As a job hunter, you take the time to send out resumes, research prospective employers and prepare your responses to potential interview questions. The funny thing is that no matter how well you prepare for the interview, it is still easy to make mistakes. I have never walked out of an interview where upon a little introspection, I recognized an oppotunity that I missed to give a better answer, or at least deliver the answer in a more deliberate and thought out fasion. We can learn something from every interview we participate in.The only problem is that interview opportunities are not as plentiful as we would sometimes like. Since we can not dial up an interview anytime we want, it is critical to take advantage of every opportunity you get.
While I probably would not go on an interview that obviously did not align with my long- or short-term goals, if the job picqued my interest enough to accept the interview, then I would use the opportunity to improve my skills so that I am well-prepared when the right interview comes along.
Protect Your Poker Face
Following up on the premise that you should use the interview as an opportunity to practice, you need to be able to keep focused on the job. When you find out that the pay range is either below or above what you expected, it can distract you from giving your best interview.
Imagine you are in an interview. It is going well. Then you learn that the job pays $40,000 when your lower acceptable rate is $48,000. The first thing that races through your mind is, "oh great, I'm wasting my time!" Even if this thought is for an instance, it can play out in how you answer questions throughout the rest of the interview.

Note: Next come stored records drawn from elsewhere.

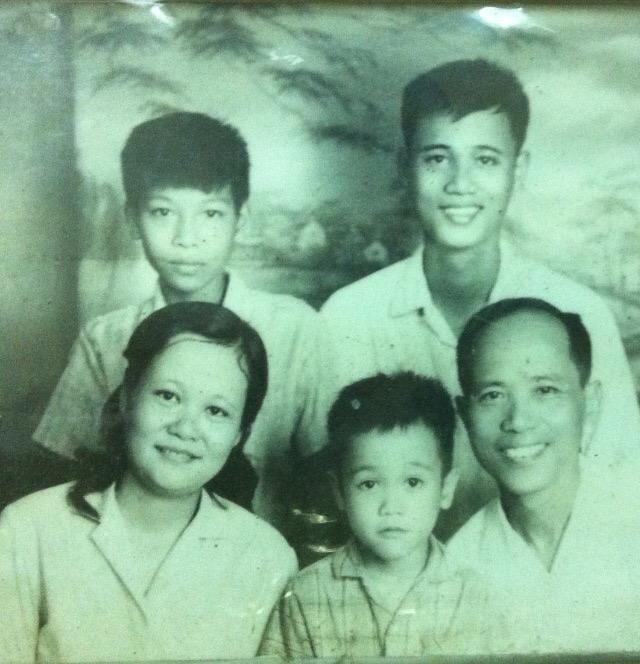 Một bức ảnh gia đình NGND Lê Hải Châu năm 1977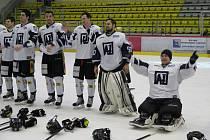 Havířovští hokejisté (v bílém) zvládli důležitou bitvu s Prostějovem.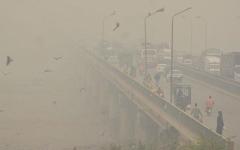 الصورة: الصورة: الآلاف في باكستان يواجهون مخاطر بسبب الضباب الدخاني
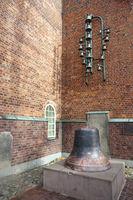 evangelische Dreikönigskirche - Glockenspiel und alte Glocke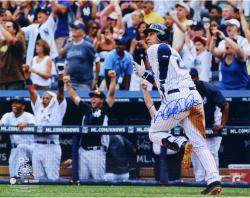 Derek Jeter New York Yankees Autographed 16'' x 20'' Horizontal Run 3000th Hit Photograph - Mounted Memories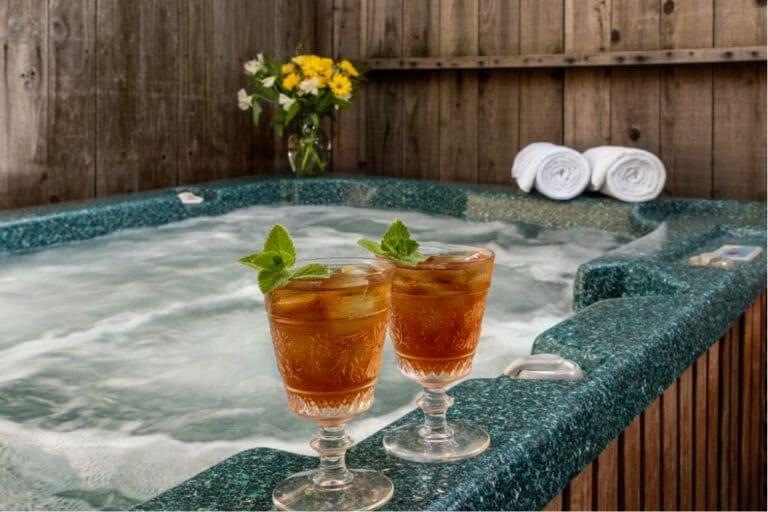 romantic weekend getaways with hot tub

In poker, they call this sub-conscious phenomenom a "tell". It may not matter so much to you if the employer picks up on your dis-interest. However it can easily impact your ability to practice your best interview. The interview should give you the opportunity to grow but if you do not allow yourself the opportunity to try your best, you will not grow from the inteview experience.
Show the hiring manager how much they need you
The hiring manager already has some interest in you when they bring you in for the interview. They use the interviews to compare and contrast the different candidates and make a decision as to who would best add value to their team. By putting your best foot forward in the interview, the hiring manager may be able to think of other ways you can contribute to the team that would justify paying you more money. This can only work if you showcase your skills first, then discuss money at the end of the process. For example, if you are interviewed for a position that supports one of the organizations simpler processes, but you show that you may be able to efficiently support multiple complex processes while reducing the need for additional headcount, then the hiring manager may be able to push for hiring someone more skilled than they thought they needed.
There is also an unintended benefit for both you and the employer. By packaging your skills first, then discussing money later, you are helping educate the employer about the job market. They learn what they will have to pay to hire people at specific skill levels. Your information, combined with the other job interviewees will give them a more economics-based view of the market. Sure the employer may use salary surveys, but they may not have properly pegged where they needed to pay in the market to get what they need.